** Sorular **
a: "Quaresma ve pul biber" başlıklı yazının "İbrahim Tatlıses pul" sözcüklerini içeren ifadeyle açılıp "insan da çok." ile kapanan bölümünü, "Akdeniz" yerine "Ege" koyarak yeniden yazınız.
b: "Quaresma ve pul biber" başlıklı yazıyı son cümlesinden sonra sürdürünüz.

** Seçilen Metin **
━━━━━━━━━━━━━━━━━━━━

Quaresma ve pul biber!

İbrahim Tatlıses pul bibere veda etmiş. Ne kadar acı değil mi? Acı ama maalesef bu ülkenin magazin anlayışı da bu... Akşam evine gittiğinde ana haber bültenlerinin yayınlandığı saatte angarya işlerle uğraşıp, ‘kim, kiminle, nerede, ne yapmış’ programlarını saniye saniye bekleyen insanlar çok bu ülkede...
Haberin Devamı ›
Böyle insanlar çok ama; terör denen illetin bu coğrafyaya musallat olmaya başladığı günlerde doğan çocuklar da ölüyor bugünlerde... Evet, acı çekiyor ülkenin büyük çoğunluğu; fakat bir de diğer kısmı var bu ülkenin. O kısım, yaşadığı ülkede yaşanan acıların bile farkında değil. Emin olun, şu an Akdeniz kıyılarında tatil yaparken, ülkenin dört bir yanında yaşanan büyük dramdan bihaber insan da çok.

━━━━━━━━━━━━━━━━━━━━

** Listelenen Kayıtlar **
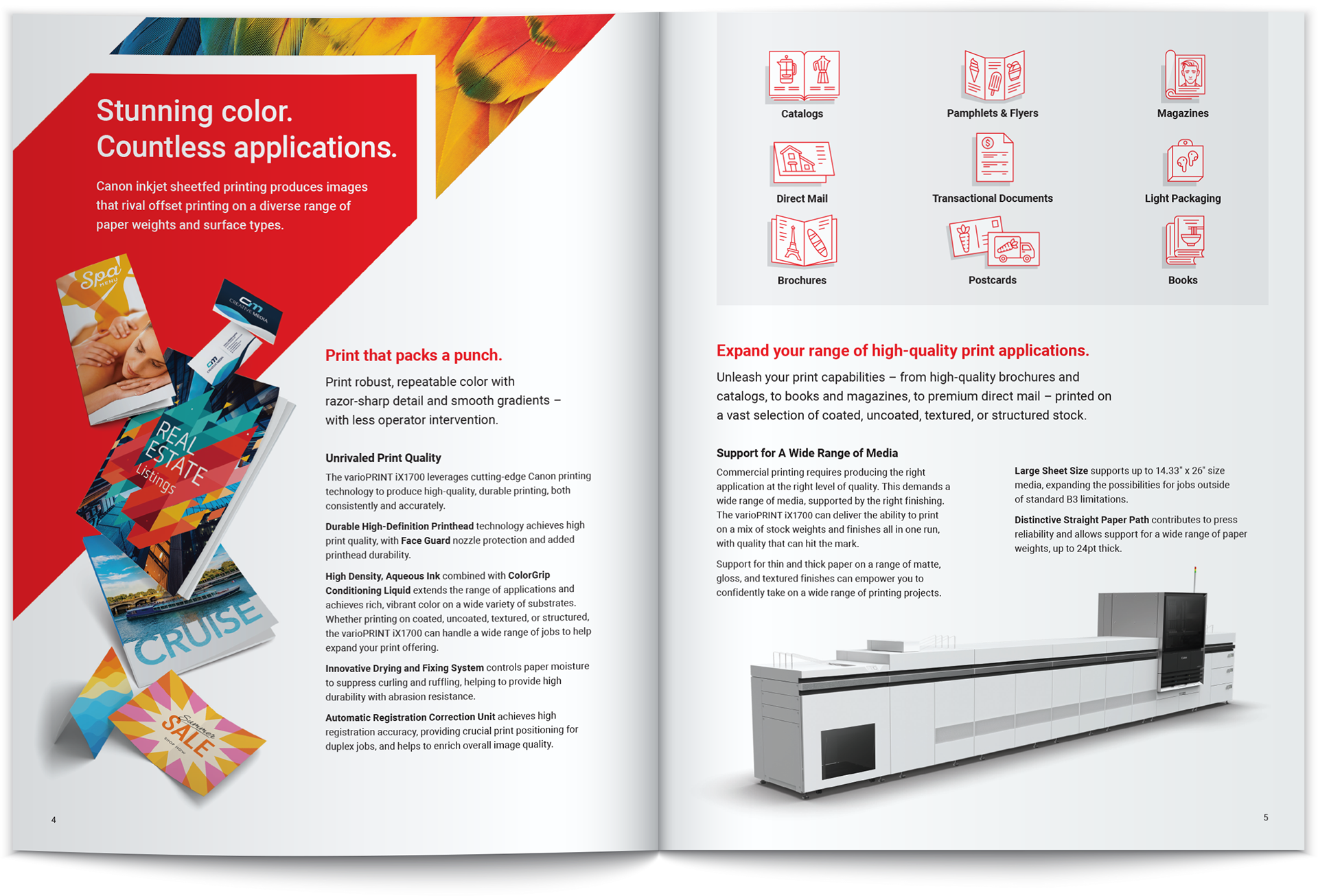 Stunning color. Countless applications.

Canon inkjet sheetfed printing produces images that rival offset printing on a diverse range of paper weights and surface types.

Spa MENU

CM CREATIVE MEDIA

REAL ESTATE Listings

CRUISE

Summer SALE SHOP NOW

Print that packs a punch.

Print robust, repeatable color with razor-sharp detail and smooth gradients – with less operator intervention.

Unrivaled Print Quality

The varioPRINT iX1700 leverages cutting-edge Canon printing technology to produce high-quality, durable printing, both consistently and accurately.

Durable High-Definition Printhead technology achieves high print quality, with Face Guard nozzle protection and added printhead durability.

High Density, Aqueous Ink combined with ColorGrip Conditioning Liquid extends the range of applications and achieves rich, vibrant color on a wide variety of substrates. Whether printing on coated, uncoated, textured, or structured, the varioPRINT iX1700 can handle a wide range of jobs to help expand your print offering.

Innovative Drying and Fixing System controls paper moisture to suppress curling and ruffling, helping to provide high durability with abrasion resistance.

Automatic Registration Correction Unit achieves high registration accuracy, providing crucial print positioning for duplex jobs, and helps to enrich overall image quality.

4

Catalogs

Pamphlets & Flyers

Magazines

Direct Mail

Transactional Documents

Light Packaging

Brochures

Postcards

Books

Expand your range of high-quality print applications.

Unleash your print capabilities – from high-quality brochures and catalogs, to books and magazines, to premium direct mail – printed on a vast selection of coated, uncoated, textured, or structured stock.

Support for A Wide Range of Media

Commercial printing requires producing the right application at the right level of quality. This demands a wide range of media, supported by the right finishing. The varioPRINT iX1700 can deliver the ability to print on a mix of stock weights and finishes all in one run, with quality that can hit the mark.

Support for thin and thick paper on a range of matte, gloss, and textured finishes can empower you to confidently take on a wide range of printing projects.

Large Sheet Size supports up to 14.33" x 26" size media, expanding the possibilities for jobs outside of standard B3 limitations.

Distinctive Straight Paper Path contributes to press reliability and allows support for a wide range of paper weights, up to 24pt thick.

5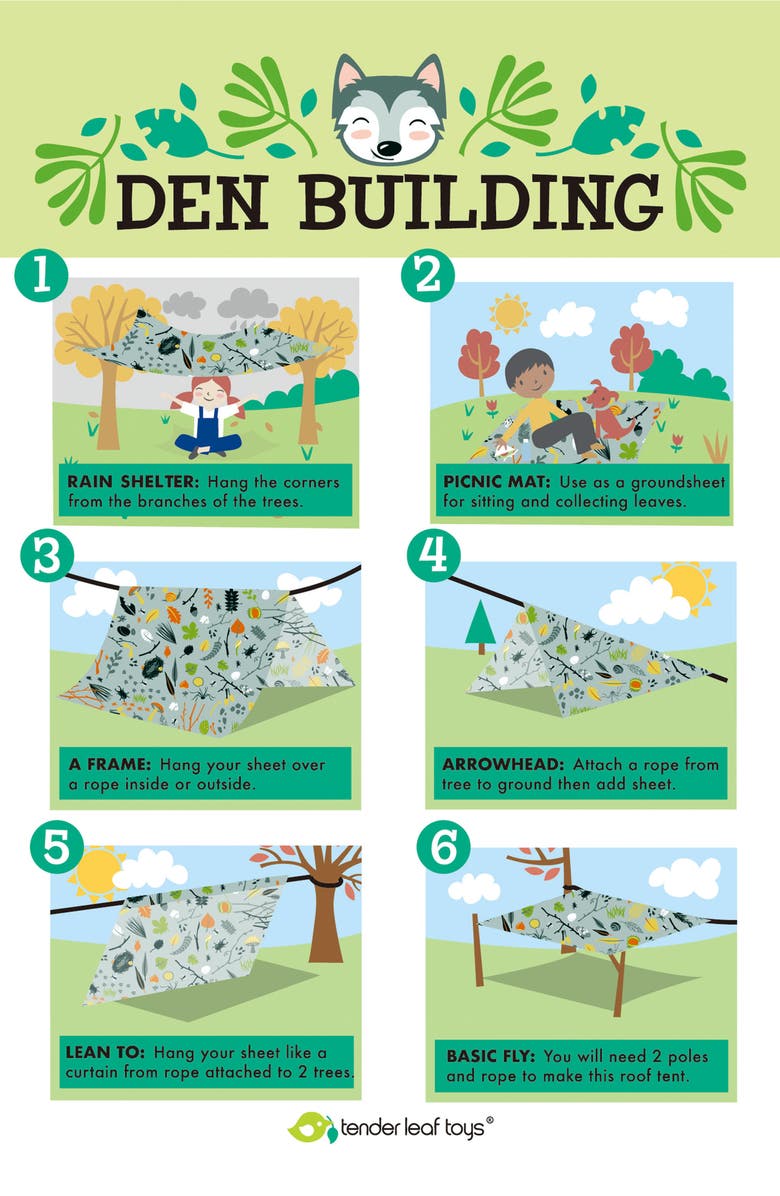 DEN BUILDING

1

RAIN SHELTER: Hang the corners from the branches of the trees.

2

PICNIC MAT: Use as a groundsheet for sitting and collecting leaves.

3

A FRAME: Hang your sheet over a rope inside or outside.

4

ARROWHEAD: Attach a rope from tree to ground then add sheet.

5

LEAN TO: Hang your sheet like a curtain from rope attached to 2 trees.

6

BASIC FLY: You will need 2 poles and rope to make this roof tent.

tender leaf toys®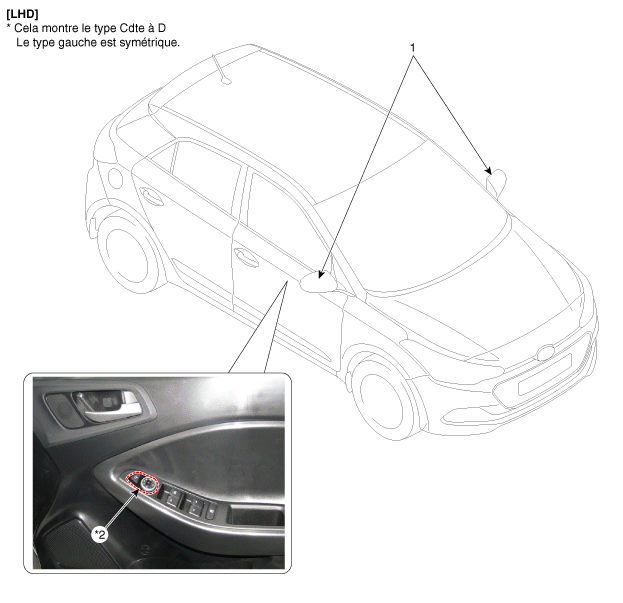 [LHD]
* Cela montre le type Cdte à D
Le type gauche est symétrique.

1

*2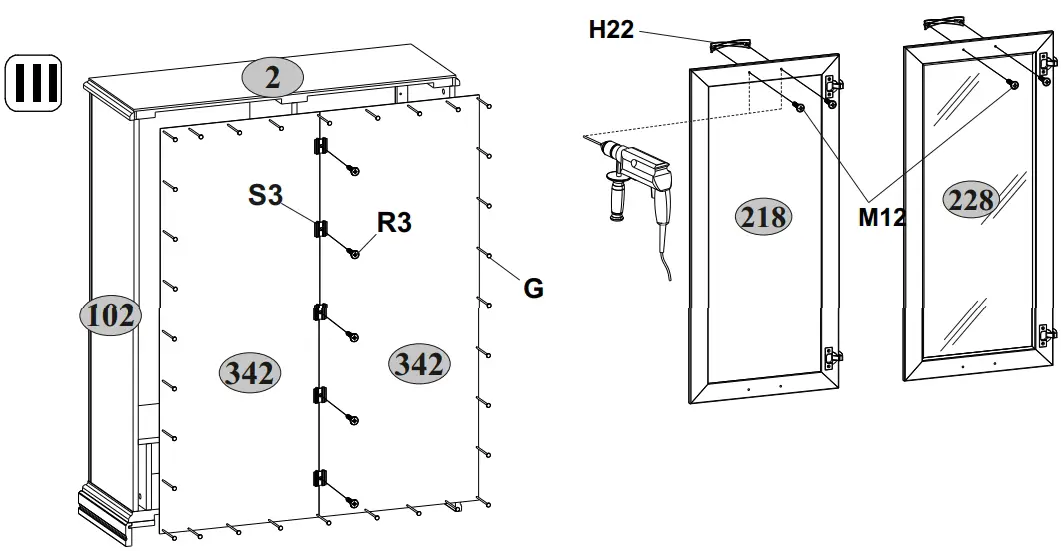 III

2

S3

R3

G

102

342

342

H22

218

M12

228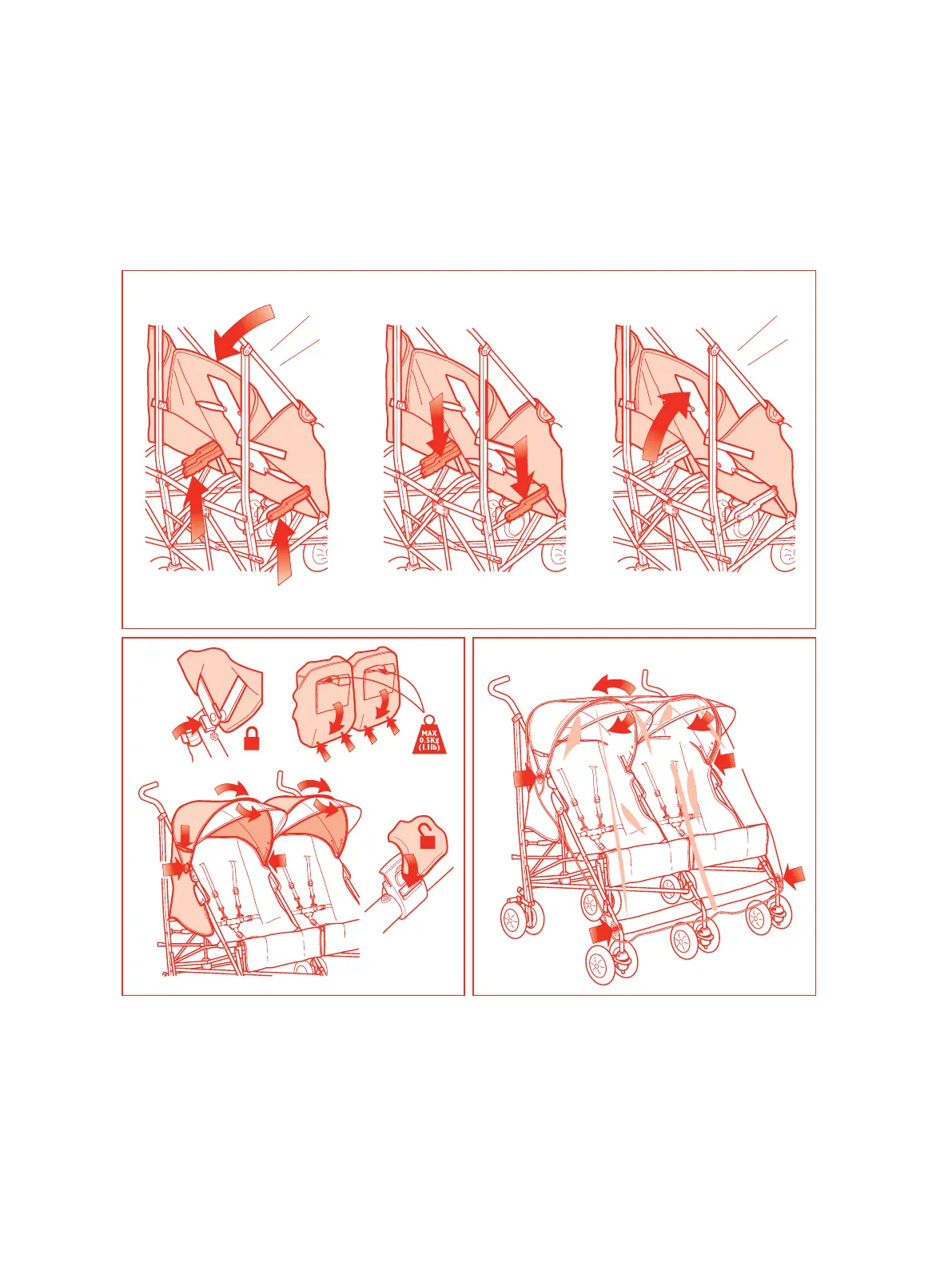 MAX
0.5Kg
(1.1lb)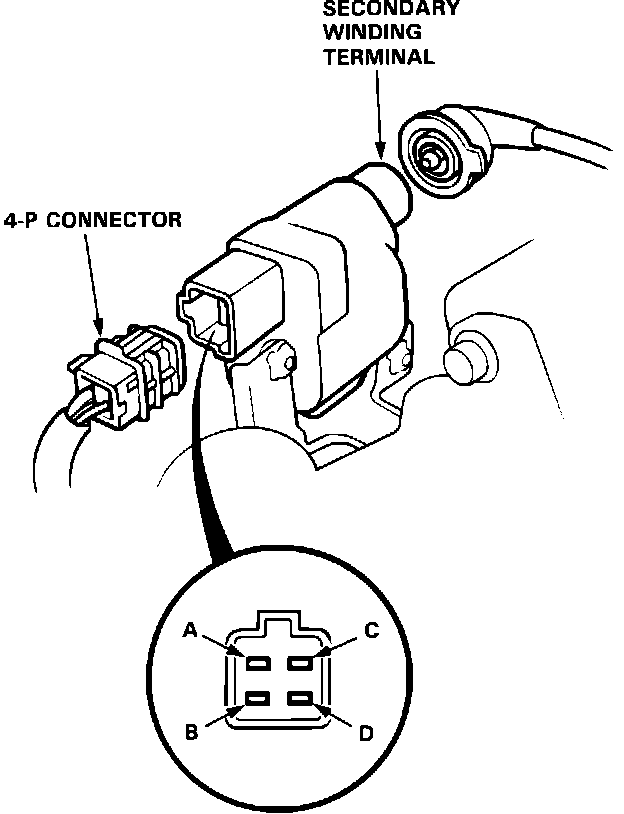 SECONDARY WINDING TERMINAL

4-P CONNECTOR

A

C

B

D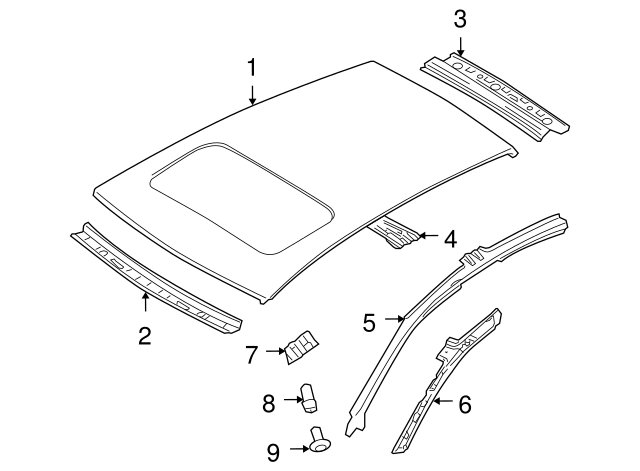 1
3
4
2
5
7
8
6
9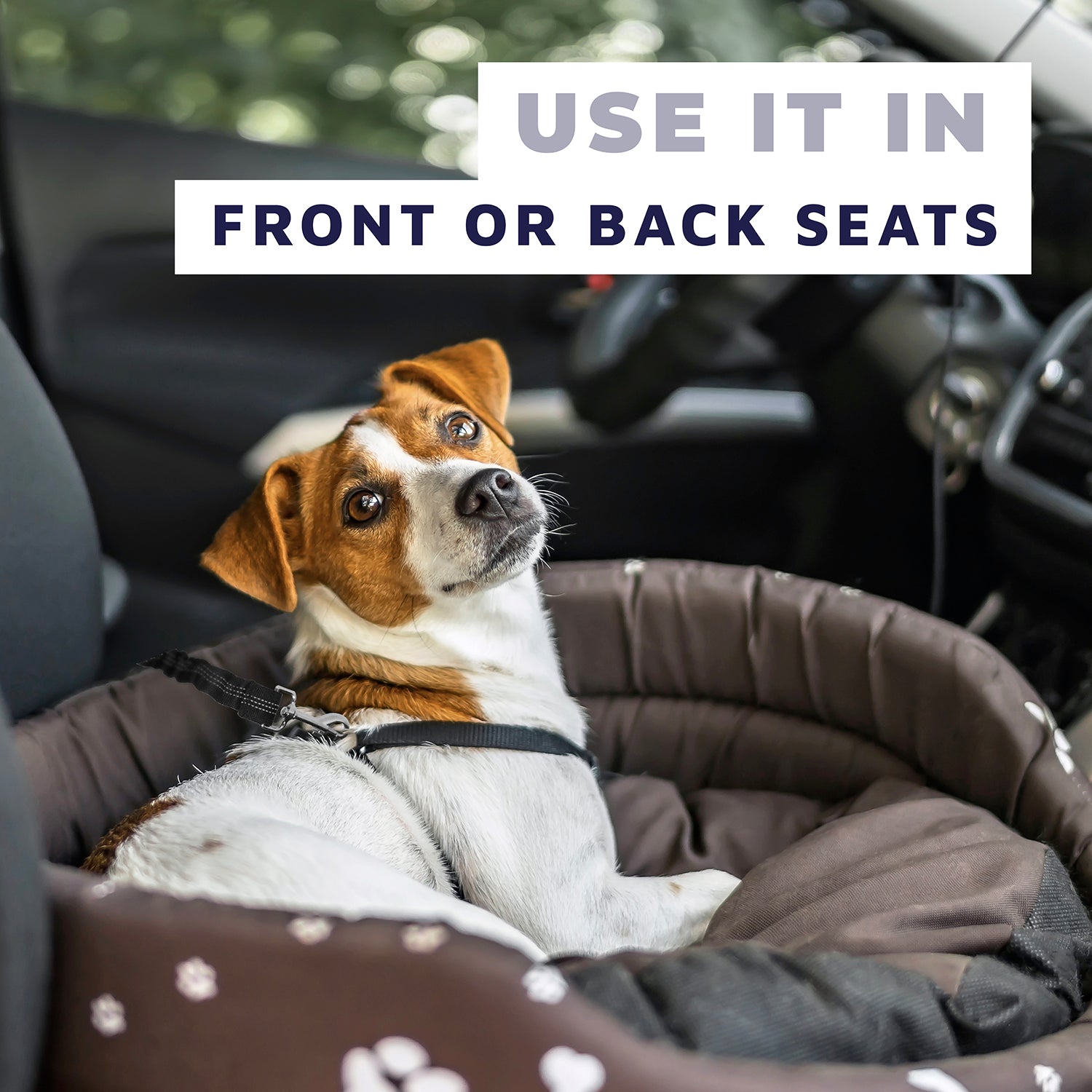 USE IT IN
FRONT OR BACK SEATS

━━━━━━━━━━━━━━━━━━━━

** Görev Sonuçları **
a:
İbrahim Tatlıses pul bibere veda etmiş. Ne kadar acı değil mi? Acı ama maalesef bu ülkenin magazin anlayışı da bu... Akşam evine gittiğinde ana haber bültenlerinin yayınlandığı saatte angarya işlerle uğraşıp, ‘kim, kiminle, nerede, ne yapmış’ programlarını saniye saniye bekleyen insanlar çok bu ülkede...
Haberin Devamı ›
Böyle insanlar çok ama; terör denen illetin bu coğrafyaya musallat olmaya başladığı günlerde doğan çocuklar da ölüyor bugünlerde... Evet, acı çekiyor ülkenin büyük çoğunluğu; fakat bir de diğer kısmı var bu ülkenin. O kısım, yaşadığı ülkede yaşanan acıların bile farkında değil. Emin olun, şu an Ege kıyılarında tatil yaparken, ülkenin dört bir yanında yaşanan büyük dramdan bihaber insan da çok.

b:
Hâl böyleyken bir başka değer kazanıyor kimi yaşananlar. Kaç gündür yazmak istiyordum, biraz bekledim, fakat büyük usta Ercan Güven yine herkesten önce girmiş konuya...
Yazmak istediğim ‘ADAM’ın adı Quaresma... Beşiktaş’ın büyük transferi... İnönü Stadı’nda tarihi bir törenle imzayı atan yıldız futbolcu...
Haberin Devamı ›
Adam Portekizli... Bugüne kadar yediği-içtiği, giydiği, söylediği, sevgilisi ya da saç kesimi hep yazılmış-çizilmiş. Biz de bu kadarını biliyorduk maalesef. İstanbul’a gelince ‘şımarık milenyum çocukları’ndan biri olmadığını da öğrendik.
Sıcak bir yaz günü, sadece senin için stada gelmiş 21 bin 340 futbol taraftarı önünde, sadece senin için hazırlanmış çok özel besteler söylenirken... “Türkiye’nin şehitleri için çok üzgünüm” sözleriyle başladı Beşiktaş’taki ilk resmi açıklamasına... Ve üstelik ne bir yönetici ne de bir akıl hocası söyletmiş ona bunları. Televizyonda görmüş acılı anaları-babaları, sormuş, öğrenmiş ve içinden geçenleri söylemiş.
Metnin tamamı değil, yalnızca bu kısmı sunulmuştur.